> [抽出テキスト]
☆ ☆ ☆ ☆ ☆

ケンタッキーでビール提供開始。その狙いと反響は?

ケンタッキー01 ファミレスや牛丼チェーン店が展開する“ちょい呑み”がブームになり、ファーストフード各社も続々とアルコール類の提供を始める中、ついにケンタッキーフライドチキンでも、この夏から通常店舗でのビール提供が始まった。  関東圏と関西圏にある72店舗では「ザ・プレミアム・モルツ」を店舗の形態に合わせて、樽生ビールか缶ビールを販売。また「オリジナルチキン」「骨なしケンタッキー」「カーネルクリスピー」をビールと合わせたセットメニューも用意されている。  さらに、樽生ビール販売店舗では、17:00~19:00の時間帯に限り、通常より140円安い350円でビールを提供しているというから、仕事帰りにちょっと寄るには、もってこいだ。  残念ながら9月30日までと、期間限定のビール提供ではあるが「店舗限定ということもあり、大々的に宣伝をしていないので、ご存知でない方も多いようです。ですが、実際にご利用いただいた方、特にビジネスマンのお客様には、ご好評をいただいております」と、日本KFCホールディングス広報室の久本尚美さんは語る。  ネット上でも「ビールがついに導入された!」「ケンタッキーでちょい飲み!」といった声が早くも寄せられている。

☆ ☆ ☆ ☆ ☆

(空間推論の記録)
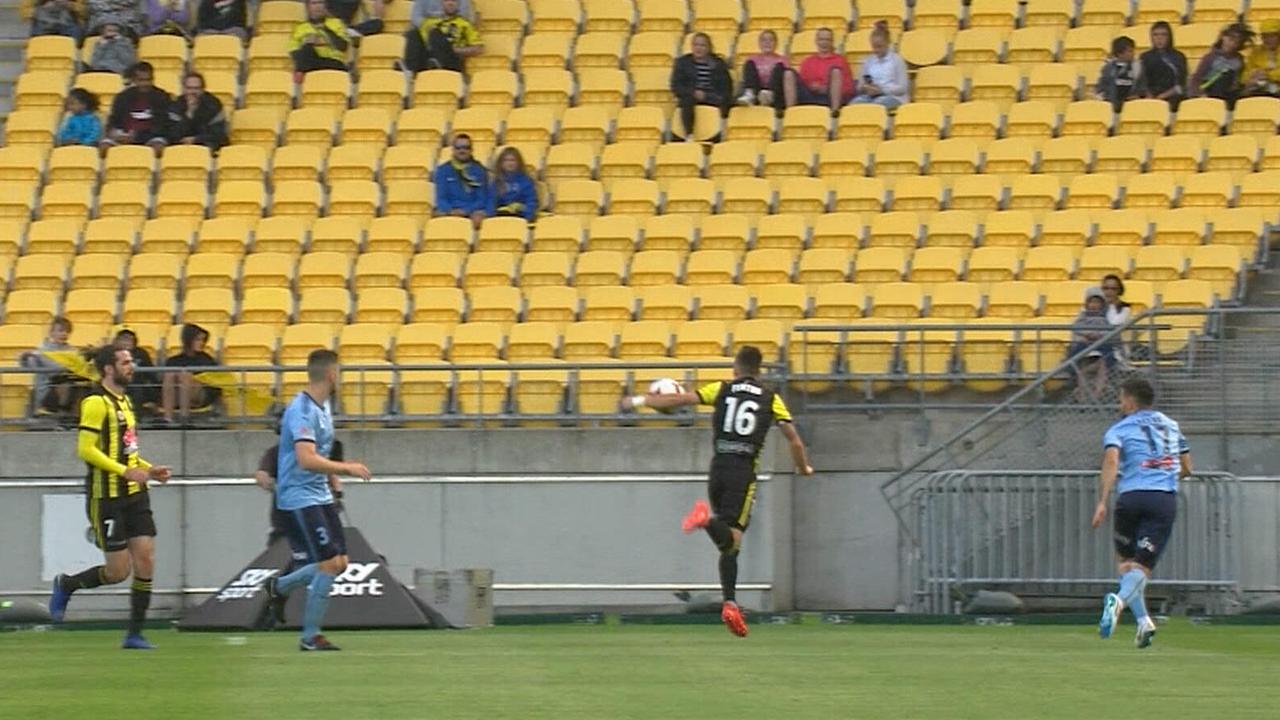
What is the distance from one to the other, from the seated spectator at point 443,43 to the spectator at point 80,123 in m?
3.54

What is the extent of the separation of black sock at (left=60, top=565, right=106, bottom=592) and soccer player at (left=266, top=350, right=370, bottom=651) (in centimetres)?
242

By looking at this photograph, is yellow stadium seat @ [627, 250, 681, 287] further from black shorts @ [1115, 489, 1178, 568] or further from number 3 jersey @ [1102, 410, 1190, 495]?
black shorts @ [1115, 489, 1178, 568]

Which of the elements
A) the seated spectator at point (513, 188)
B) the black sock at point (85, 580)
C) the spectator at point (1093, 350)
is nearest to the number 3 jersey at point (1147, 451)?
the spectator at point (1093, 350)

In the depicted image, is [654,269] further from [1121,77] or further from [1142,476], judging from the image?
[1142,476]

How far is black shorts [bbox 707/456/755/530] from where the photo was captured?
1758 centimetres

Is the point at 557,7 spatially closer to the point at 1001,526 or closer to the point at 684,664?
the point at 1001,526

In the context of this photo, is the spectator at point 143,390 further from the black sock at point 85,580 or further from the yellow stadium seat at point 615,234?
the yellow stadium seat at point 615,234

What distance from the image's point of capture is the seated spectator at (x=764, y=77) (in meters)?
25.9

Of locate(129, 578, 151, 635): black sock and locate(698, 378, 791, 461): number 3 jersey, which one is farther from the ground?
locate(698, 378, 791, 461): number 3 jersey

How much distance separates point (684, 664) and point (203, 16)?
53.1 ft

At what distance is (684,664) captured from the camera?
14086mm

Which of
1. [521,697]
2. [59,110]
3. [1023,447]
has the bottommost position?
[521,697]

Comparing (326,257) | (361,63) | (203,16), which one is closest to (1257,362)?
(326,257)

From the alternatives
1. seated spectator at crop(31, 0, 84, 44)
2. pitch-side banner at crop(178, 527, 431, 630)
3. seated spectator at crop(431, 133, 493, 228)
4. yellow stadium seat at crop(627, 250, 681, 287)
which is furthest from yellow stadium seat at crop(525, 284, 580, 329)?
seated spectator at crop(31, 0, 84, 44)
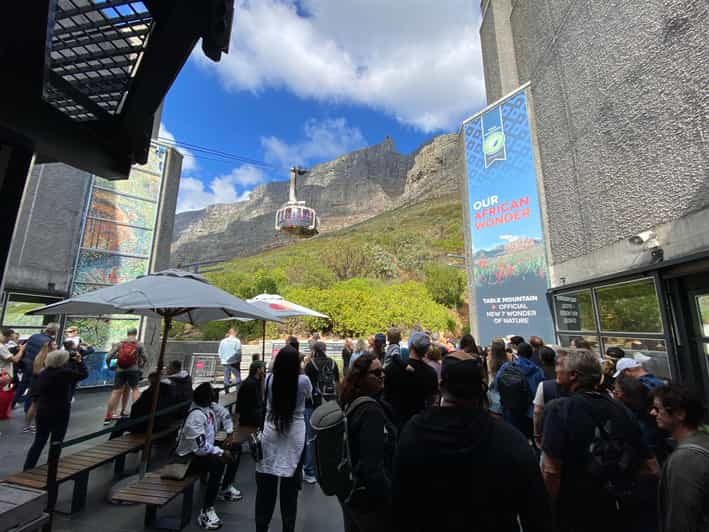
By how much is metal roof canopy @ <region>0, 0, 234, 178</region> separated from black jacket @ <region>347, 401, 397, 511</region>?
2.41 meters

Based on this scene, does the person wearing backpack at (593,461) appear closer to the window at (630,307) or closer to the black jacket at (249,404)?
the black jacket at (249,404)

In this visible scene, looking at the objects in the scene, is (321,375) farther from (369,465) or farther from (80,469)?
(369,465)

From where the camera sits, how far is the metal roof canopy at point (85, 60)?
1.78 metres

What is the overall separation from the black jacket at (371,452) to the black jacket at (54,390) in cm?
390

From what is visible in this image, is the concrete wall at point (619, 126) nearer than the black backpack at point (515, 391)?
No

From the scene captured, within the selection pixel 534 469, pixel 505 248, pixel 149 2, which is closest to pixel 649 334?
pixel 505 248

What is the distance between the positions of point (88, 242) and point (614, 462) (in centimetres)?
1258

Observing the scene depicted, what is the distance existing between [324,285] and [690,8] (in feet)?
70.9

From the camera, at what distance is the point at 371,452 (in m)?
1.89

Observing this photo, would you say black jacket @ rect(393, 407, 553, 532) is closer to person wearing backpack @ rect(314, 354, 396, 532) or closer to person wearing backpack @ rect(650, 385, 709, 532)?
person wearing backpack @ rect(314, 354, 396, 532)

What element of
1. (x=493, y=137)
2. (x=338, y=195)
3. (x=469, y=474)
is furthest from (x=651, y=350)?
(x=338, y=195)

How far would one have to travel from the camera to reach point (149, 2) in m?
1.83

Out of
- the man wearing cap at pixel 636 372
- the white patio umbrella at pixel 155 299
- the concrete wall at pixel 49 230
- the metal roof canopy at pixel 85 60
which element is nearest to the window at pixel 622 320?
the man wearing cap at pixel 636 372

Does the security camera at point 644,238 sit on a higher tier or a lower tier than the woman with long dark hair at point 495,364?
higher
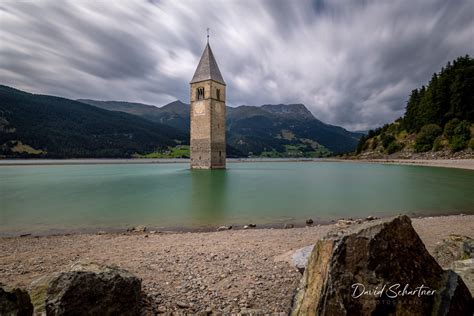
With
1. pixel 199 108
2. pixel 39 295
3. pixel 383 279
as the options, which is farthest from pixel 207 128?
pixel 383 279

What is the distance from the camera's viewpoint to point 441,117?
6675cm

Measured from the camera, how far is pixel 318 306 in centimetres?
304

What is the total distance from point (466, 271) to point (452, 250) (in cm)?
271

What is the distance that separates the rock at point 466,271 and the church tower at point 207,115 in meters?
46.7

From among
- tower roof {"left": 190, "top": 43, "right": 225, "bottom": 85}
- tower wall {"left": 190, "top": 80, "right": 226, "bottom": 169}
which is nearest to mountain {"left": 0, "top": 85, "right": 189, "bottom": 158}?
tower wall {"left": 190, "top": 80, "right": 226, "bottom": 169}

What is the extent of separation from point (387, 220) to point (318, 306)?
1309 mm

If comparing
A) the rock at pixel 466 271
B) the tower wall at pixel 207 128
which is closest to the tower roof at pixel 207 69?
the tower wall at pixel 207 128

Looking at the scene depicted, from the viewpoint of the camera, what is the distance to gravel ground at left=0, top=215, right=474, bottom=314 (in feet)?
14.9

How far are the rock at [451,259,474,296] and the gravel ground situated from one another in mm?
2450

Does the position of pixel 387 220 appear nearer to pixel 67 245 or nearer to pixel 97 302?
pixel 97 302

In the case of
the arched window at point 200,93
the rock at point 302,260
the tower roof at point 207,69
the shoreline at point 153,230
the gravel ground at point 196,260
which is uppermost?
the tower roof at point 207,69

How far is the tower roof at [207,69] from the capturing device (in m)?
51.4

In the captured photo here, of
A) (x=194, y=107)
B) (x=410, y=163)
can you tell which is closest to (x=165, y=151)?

☆ ☆ ☆ ☆ ☆

> [課題 1]
抽出テキストによると、樽生ビール販売店舗では17:00~19:00の時間帯にビールをいくらで提供していますか?
> [課題 2]
記録のうち「How far are」を含む行から記録の最終行まで(両端を含む)を、そのまま繰り返してください。
本文と記録は互いに関係がありません。

> [解答 1]
350円です。

> [解答 2]
How far are the rock at [451,259,474,296] and the gravel ground situated from one another in mm?
2450

Does the position of pixel 387 220 appear nearer to pixel 67 245 or nearer to pixel 97 302?
pixel 97 302

In the case of
the arched window at point 200,93
the rock at point 302,260
the tower roof at point 207,69
the shoreline at point 153,230
the gravel ground at point 196,260
which is uppermost?
the tower roof at point 207,69

How far is the tower roof at [207,69] from the capturing device (in m)?
51.4

In the captured photo here, of
A) (x=194, y=107)
B) (x=410, y=163)
can you tell which is closest to (x=165, y=151)?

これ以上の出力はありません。